Dataset items:
——————————
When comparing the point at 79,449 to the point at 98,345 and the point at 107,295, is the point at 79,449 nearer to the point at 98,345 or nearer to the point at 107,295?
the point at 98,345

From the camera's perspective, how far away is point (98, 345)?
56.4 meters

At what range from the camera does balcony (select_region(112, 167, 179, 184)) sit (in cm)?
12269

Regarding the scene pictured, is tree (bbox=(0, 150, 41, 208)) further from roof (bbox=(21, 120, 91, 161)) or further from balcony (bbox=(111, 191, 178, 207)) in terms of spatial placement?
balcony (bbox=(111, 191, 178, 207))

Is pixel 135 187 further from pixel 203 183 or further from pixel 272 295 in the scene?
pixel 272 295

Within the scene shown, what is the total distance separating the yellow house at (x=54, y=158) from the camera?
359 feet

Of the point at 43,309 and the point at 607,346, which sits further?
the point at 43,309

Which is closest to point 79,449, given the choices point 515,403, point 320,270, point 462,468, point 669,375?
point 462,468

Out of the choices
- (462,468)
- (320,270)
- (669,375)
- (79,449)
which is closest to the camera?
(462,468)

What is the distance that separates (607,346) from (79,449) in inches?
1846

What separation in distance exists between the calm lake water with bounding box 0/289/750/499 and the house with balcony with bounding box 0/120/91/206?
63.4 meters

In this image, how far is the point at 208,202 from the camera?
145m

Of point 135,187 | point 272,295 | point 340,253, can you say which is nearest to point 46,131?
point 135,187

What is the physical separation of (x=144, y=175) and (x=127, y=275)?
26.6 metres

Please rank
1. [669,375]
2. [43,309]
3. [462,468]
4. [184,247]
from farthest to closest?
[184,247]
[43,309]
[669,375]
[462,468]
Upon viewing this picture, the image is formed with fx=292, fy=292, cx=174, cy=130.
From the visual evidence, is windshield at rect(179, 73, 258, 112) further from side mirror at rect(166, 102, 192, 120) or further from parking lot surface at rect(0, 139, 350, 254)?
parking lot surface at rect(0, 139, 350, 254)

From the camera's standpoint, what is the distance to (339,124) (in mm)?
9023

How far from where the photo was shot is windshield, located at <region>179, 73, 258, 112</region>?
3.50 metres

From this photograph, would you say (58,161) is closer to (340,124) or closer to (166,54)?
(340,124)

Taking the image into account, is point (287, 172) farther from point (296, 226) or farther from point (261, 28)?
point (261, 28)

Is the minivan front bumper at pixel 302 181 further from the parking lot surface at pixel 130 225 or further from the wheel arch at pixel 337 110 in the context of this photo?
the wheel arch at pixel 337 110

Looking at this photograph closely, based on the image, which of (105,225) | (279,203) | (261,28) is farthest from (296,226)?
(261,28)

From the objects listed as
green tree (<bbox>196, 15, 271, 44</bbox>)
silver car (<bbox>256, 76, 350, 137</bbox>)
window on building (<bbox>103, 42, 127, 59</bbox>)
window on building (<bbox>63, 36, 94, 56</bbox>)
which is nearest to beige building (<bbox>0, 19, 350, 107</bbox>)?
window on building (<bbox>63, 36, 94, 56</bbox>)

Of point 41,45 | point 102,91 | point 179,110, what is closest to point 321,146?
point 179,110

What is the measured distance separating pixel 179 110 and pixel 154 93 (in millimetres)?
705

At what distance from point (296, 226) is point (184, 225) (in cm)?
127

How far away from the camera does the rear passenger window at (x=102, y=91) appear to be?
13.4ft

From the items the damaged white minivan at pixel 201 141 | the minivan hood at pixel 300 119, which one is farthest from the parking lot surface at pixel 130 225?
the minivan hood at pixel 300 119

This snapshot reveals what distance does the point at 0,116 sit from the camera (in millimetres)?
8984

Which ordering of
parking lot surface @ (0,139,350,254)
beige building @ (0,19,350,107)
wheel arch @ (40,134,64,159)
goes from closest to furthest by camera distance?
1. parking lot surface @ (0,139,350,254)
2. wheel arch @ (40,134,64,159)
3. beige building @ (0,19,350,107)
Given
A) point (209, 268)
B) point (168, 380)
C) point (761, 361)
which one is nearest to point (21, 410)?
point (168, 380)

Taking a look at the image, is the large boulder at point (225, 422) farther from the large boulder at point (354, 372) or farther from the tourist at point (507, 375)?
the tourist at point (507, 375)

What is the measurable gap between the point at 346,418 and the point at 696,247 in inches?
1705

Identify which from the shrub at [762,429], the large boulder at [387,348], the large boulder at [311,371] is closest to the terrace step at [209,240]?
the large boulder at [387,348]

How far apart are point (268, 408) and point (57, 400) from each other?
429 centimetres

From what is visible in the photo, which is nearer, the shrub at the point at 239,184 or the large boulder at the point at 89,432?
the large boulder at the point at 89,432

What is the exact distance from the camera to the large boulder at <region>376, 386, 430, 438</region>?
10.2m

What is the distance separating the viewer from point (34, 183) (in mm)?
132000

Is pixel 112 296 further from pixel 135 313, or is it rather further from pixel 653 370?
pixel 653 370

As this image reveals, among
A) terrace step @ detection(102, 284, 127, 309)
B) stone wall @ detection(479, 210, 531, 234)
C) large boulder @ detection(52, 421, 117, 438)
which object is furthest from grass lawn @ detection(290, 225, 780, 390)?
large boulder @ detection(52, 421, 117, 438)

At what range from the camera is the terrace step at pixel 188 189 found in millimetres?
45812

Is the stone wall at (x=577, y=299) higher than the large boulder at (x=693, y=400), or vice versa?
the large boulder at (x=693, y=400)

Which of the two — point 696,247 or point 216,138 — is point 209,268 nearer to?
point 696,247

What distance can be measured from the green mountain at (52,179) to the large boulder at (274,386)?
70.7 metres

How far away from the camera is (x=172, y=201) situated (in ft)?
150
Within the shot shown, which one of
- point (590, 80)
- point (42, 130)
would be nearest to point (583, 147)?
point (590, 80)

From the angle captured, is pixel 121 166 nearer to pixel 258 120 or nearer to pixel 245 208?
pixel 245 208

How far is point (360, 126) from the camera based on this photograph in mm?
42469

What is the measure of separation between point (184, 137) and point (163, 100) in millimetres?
——————————
## Given exercise
How many of the lines above contain the word "photograph"? Reply with the number only.

## Task output
3